Scene-based spatial questions
+-------+

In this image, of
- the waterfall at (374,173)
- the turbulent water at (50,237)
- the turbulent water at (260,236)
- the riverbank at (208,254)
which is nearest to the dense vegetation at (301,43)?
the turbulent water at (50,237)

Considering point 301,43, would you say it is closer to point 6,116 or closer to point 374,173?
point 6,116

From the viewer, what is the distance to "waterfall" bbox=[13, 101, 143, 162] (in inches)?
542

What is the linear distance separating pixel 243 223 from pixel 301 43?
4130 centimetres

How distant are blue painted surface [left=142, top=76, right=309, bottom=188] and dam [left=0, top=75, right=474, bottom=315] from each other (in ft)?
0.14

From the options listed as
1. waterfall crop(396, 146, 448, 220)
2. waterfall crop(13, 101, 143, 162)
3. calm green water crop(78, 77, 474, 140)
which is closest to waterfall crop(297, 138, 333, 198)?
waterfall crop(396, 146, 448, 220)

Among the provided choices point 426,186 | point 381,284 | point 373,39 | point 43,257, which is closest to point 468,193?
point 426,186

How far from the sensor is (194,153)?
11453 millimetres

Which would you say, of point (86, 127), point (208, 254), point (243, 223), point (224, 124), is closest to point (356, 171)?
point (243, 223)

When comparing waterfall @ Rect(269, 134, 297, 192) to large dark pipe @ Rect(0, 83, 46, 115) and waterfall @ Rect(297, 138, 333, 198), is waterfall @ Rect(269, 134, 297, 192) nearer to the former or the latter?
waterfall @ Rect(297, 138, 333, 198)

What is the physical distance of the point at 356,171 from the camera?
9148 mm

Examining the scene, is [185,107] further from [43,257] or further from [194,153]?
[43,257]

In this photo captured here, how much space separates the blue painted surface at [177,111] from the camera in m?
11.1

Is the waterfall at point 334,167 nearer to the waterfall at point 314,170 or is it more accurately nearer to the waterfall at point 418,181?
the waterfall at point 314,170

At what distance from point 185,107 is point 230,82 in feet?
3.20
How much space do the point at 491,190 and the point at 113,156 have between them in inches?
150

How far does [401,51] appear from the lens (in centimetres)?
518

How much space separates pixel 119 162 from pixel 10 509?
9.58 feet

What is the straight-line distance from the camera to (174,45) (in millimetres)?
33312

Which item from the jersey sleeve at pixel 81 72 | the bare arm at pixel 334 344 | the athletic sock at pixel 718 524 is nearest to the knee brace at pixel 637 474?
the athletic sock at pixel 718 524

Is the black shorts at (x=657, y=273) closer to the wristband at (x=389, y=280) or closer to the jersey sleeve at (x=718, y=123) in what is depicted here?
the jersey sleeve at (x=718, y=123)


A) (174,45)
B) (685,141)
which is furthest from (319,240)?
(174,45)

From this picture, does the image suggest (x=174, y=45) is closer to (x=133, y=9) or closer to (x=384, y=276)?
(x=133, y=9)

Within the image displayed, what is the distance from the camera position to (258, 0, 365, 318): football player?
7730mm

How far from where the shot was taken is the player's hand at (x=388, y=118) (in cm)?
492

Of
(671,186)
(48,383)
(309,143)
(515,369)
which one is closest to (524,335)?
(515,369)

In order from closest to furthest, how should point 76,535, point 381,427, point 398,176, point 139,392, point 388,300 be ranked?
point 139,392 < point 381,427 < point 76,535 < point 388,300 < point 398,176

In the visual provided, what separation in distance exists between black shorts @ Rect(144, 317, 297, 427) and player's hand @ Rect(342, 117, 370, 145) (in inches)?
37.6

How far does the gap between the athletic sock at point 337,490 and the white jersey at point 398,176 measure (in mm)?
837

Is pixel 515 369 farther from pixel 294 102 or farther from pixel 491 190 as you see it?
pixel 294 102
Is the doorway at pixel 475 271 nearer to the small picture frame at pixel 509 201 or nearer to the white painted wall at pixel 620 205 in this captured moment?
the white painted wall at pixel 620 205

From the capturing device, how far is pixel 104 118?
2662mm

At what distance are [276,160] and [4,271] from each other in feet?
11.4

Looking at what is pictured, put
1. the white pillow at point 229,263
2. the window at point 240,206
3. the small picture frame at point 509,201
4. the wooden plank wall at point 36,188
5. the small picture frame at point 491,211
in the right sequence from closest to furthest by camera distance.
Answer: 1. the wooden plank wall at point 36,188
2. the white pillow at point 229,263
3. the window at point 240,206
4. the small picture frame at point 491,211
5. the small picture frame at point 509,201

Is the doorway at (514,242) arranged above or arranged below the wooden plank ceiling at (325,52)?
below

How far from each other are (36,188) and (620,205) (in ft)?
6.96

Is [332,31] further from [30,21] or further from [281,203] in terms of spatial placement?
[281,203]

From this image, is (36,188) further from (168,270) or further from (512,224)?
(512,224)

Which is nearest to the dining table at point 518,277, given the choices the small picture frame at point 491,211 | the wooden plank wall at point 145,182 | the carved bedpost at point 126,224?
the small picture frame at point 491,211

+-------+

◆ STATED EXERCISE ◆
Set all of the records down again, exactly as they stand.

◆ EXPECTED OUTPUT ◆
In this image, of
- the waterfall at (374,173)
- the turbulent water at (50,237)
- the turbulent water at (260,236)
- the riverbank at (208,254)
which is nearest to the dense vegetation at (301,43)?
the turbulent water at (50,237)

Considering point 301,43, would you say it is closer to point 6,116 or closer to point 374,173?
point 6,116

From the viewer, what is the distance to "waterfall" bbox=[13, 101, 143, 162] (in inches)?
542

What is the linear distance separating pixel 243 223 from pixel 301 43?
4130 centimetres

How distant are blue painted surface [left=142, top=76, right=309, bottom=188] and dam [left=0, top=75, right=474, bottom=315] from each other (in ft)?
0.14

From the options listed as
1. waterfall crop(396, 146, 448, 220)
2. waterfall crop(13, 101, 143, 162)
3. calm green water crop(78, 77, 474, 140)
which is closest to waterfall crop(297, 138, 333, 198)?
waterfall crop(396, 146, 448, 220)

Among the provided choices point 426,186 | point 381,284 | point 373,39 | point 43,257, which is closest to point 468,193?
point 426,186

How far from the sensor is (194,153)?
11453 millimetres

Which would you say, of point (86, 127), point (208, 254), point (243, 223), point (224, 124), is closest to point (356, 171)?
point (243, 223)

When comparing waterfall @ Rect(269, 134, 297, 192) to large dark pipe @ Rect(0, 83, 46, 115) and waterfall @ Rect(297, 138, 333, 198), is waterfall @ Rect(269, 134, 297, 192) nearer to the former or the latter?
waterfall @ Rect(297, 138, 333, 198)

What is the physical distance of the point at 356,171 from the camera?
9148 mm

Examining the scene, is [185,107] further from [43,257] or further from [194,153]?
[43,257]

In this photo captured here, how much space separates the blue painted surface at [177,111] from the camera in m?
11.1

Is the waterfall at point 334,167 nearer to the waterfall at point 314,170 or is it more accurately nearer to the waterfall at point 418,181?
the waterfall at point 314,170

At what distance from point 185,107 is point 230,82 in feet?
3.20
How much space do the point at 491,190 and the point at 113,156 have between them in inches?
150

How far does [401,51] appear from the lens (in centimetres)?
518

How much space separates pixel 119 162 from pixel 10 509?
9.58 feet

What is the straight-line distance from the camera to (174,45) (in millimetres)?
33312

Which item from the jersey sleeve at pixel 81 72 | the bare arm at pixel 334 344 | the athletic sock at pixel 718 524 is nearest to the knee brace at pixel 637 474?
the athletic sock at pixel 718 524

Is the black shorts at (x=657, y=273) closer to the wristband at (x=389, y=280) or closer to the jersey sleeve at (x=718, y=123) in what is depicted here?
the jersey sleeve at (x=718, y=123)


A) (174,45)
B) (685,141)
which is furthest from (319,240)?
(174,45)

From this picture, does the image suggest (x=174, y=45) is closer to (x=133, y=9) or closer to (x=384, y=276)?
(x=133, y=9)

Within the image displayed, what is the distance from the camera position to (258, 0, 365, 318): football player?
7730mm

How far from where the shot was taken is the player's hand at (x=388, y=118) (in cm)?
492

Of
(671,186)
(48,383)
(309,143)
(515,369)
which one is closest to (524,335)?
(515,369)

In order from closest to furthest, how should point 76,535, point 381,427, point 398,176, point 139,392, point 388,300 be ranked?
point 139,392 < point 381,427 < point 76,535 < point 388,300 < point 398,176

In the visual provided, what separation in distance exists between black shorts @ Rect(144, 317, 297, 427) and player's hand @ Rect(342, 117, 370, 145) (in inches)?
37.6

How far does the gap between the athletic sock at point 337,490 and the white jersey at point 398,176 measure (in mm)?
837

Is pixel 515 369 farther from pixel 294 102 or farther from pixel 491 190 as you see it?
pixel 294 102
Is the doorway at pixel 475 271 nearer to the small picture frame at pixel 509 201 or nearer to the white painted wall at pixel 620 205 in this captured moment?
the white painted wall at pixel 620 205

From the capturing device, how far is pixel 104 118?
2662mm

At what distance are [276,160] and [4,271] from each other in feet?
11.4

Looking at what is pictured, put
1. the white pillow at point 229,263
2. the window at point 240,206
3. the small picture frame at point 509,201
4. the wooden plank wall at point 36,188
5. the small picture frame at point 491,211
in the right sequence from closest to furthest by camera distance.
Answer: 1. the wooden plank wall at point 36,188
2. the white pillow at point 229,263
3. the window at point 240,206
4. the small picture frame at point 491,211
5. the small picture frame at point 509,201

Is the doorway at (514,242) arranged above or arranged below the wooden plank ceiling at (325,52)?
below

How far from each other are (36,188) and (620,205) (in ft)?
6.96

Is [332,31] further from [30,21] or further from [281,203] in terms of spatial placement?
[281,203]

From this image, is (36,188) further from (168,270) or further from (512,224)?
(512,224)

Which is nearest to the dining table at point 518,277, given the choices the small picture frame at point 491,211 | the wooden plank wall at point 145,182 | the carved bedpost at point 126,224?
the small picture frame at point 491,211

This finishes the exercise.